RECORDS SUPPLIED:

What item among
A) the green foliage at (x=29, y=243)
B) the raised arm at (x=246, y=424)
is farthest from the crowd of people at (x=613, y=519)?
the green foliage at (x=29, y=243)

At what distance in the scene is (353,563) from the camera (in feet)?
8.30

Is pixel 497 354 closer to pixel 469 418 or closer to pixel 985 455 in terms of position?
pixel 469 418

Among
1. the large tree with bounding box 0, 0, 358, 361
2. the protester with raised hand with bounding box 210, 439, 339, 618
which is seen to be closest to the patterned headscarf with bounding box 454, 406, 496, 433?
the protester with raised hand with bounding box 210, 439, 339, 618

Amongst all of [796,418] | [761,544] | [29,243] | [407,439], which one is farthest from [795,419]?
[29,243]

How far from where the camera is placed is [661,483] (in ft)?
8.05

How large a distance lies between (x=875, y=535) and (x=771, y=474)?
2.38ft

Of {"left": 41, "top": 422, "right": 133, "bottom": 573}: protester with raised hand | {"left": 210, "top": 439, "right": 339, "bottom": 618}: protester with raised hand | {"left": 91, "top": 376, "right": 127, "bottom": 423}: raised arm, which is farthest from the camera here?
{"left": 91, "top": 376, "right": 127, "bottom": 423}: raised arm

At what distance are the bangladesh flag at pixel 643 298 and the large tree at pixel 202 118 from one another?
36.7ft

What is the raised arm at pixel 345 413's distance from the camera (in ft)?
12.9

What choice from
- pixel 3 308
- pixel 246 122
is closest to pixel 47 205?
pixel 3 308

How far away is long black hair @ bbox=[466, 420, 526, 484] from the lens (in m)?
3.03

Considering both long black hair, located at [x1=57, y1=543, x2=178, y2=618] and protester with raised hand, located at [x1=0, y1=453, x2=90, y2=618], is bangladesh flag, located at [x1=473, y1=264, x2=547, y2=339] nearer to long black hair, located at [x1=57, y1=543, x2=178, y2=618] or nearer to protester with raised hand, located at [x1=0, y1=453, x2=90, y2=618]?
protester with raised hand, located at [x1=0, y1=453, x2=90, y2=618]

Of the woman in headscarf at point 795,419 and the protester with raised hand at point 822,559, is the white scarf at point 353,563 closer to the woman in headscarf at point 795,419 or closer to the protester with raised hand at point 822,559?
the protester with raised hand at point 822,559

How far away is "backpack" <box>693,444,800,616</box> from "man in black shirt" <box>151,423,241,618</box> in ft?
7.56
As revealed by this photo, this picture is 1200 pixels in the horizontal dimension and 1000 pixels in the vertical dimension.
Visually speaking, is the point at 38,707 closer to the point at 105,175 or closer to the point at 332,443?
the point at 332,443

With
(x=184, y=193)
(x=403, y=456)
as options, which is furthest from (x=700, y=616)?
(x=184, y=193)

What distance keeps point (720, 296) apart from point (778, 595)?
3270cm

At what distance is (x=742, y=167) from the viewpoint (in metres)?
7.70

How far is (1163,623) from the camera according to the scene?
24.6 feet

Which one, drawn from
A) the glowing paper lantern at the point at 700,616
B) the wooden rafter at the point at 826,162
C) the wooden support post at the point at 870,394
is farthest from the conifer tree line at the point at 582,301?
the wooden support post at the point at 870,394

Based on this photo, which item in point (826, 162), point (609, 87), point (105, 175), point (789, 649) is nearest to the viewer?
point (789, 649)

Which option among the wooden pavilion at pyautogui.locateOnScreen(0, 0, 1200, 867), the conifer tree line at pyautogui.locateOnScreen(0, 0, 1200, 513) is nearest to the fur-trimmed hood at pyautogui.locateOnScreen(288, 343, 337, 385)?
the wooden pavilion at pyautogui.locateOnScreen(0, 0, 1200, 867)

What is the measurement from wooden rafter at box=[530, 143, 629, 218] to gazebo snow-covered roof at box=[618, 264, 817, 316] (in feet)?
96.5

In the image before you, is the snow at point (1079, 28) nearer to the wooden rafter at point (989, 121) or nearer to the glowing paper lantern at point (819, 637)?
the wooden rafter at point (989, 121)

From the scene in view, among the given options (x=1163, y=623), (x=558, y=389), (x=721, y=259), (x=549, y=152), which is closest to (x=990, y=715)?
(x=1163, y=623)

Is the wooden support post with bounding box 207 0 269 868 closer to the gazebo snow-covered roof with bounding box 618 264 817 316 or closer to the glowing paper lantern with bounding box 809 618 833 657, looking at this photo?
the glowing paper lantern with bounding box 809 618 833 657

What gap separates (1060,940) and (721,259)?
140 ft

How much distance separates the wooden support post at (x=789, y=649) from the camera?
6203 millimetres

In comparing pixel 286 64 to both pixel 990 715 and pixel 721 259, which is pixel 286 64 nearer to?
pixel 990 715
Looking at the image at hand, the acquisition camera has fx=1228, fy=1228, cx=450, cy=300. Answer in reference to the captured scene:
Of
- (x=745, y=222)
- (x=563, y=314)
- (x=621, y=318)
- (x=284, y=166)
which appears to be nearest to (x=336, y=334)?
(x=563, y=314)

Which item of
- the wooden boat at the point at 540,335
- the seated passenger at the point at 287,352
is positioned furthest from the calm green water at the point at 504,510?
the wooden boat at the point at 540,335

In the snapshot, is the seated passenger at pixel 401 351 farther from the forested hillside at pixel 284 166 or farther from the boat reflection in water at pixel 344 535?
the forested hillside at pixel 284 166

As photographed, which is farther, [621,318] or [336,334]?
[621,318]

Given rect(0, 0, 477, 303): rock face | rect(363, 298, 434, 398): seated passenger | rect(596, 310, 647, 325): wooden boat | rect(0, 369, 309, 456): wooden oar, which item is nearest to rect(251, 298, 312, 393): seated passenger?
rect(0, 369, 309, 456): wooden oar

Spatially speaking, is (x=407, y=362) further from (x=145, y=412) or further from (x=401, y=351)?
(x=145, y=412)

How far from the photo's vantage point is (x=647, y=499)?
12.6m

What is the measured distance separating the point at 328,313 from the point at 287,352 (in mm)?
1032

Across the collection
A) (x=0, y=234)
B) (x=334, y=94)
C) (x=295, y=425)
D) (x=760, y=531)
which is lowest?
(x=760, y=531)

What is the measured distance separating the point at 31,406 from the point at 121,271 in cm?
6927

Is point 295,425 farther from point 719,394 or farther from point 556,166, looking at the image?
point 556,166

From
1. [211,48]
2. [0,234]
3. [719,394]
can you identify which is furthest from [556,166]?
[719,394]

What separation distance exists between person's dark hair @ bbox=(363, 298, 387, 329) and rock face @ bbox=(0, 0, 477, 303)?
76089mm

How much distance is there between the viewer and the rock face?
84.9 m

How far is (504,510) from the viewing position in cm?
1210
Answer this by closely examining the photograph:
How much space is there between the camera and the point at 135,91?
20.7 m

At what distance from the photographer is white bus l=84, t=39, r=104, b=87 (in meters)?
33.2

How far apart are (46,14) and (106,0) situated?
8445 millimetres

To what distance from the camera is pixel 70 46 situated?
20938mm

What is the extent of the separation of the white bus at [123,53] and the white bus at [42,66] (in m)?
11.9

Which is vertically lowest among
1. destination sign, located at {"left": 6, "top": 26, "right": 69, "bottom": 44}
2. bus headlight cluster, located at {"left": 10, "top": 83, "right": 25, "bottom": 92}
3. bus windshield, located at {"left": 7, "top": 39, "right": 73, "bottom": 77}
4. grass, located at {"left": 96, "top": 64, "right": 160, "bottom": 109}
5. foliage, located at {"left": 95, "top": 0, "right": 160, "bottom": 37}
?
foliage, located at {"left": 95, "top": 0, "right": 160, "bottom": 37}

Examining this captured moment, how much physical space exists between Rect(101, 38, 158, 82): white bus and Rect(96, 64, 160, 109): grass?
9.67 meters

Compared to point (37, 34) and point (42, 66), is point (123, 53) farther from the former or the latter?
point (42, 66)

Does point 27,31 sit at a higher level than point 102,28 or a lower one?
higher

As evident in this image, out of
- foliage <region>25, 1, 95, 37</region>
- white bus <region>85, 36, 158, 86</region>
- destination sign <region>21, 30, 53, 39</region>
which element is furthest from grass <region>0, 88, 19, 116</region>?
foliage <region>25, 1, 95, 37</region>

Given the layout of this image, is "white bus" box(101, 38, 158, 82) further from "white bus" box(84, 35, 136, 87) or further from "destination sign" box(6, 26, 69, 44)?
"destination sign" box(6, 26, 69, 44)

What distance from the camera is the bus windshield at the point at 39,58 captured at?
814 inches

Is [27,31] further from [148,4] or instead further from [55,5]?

WHAT THIS TASK INVOLVES: Write out exactly the lines of the entries above that run from the line containing "Compared to point" through the last line, including both.

ANSWER FOR THE TASK:
Compared to point (37, 34) and point (42, 66), is point (123, 53) farther from the former or the latter?
point (42, 66)

Does point 27,31 sit at a higher level than point 102,28 or a lower one?
higher

As evident in this image, out of
- foliage <region>25, 1, 95, 37</region>
- white bus <region>85, 36, 158, 86</region>
- destination sign <region>21, 30, 53, 39</region>
which element is furthest from grass <region>0, 88, 19, 116</region>?
foliage <region>25, 1, 95, 37</region>

Given the layout of this image, is "white bus" box(101, 38, 158, 82) further from "white bus" box(84, 35, 136, 87) or further from "destination sign" box(6, 26, 69, 44)?
"destination sign" box(6, 26, 69, 44)

What distance from the camera is the bus windshield at the point at 39,58 captured at?
814 inches

Is [27,31] further from [148,4] or instead further from [55,5]?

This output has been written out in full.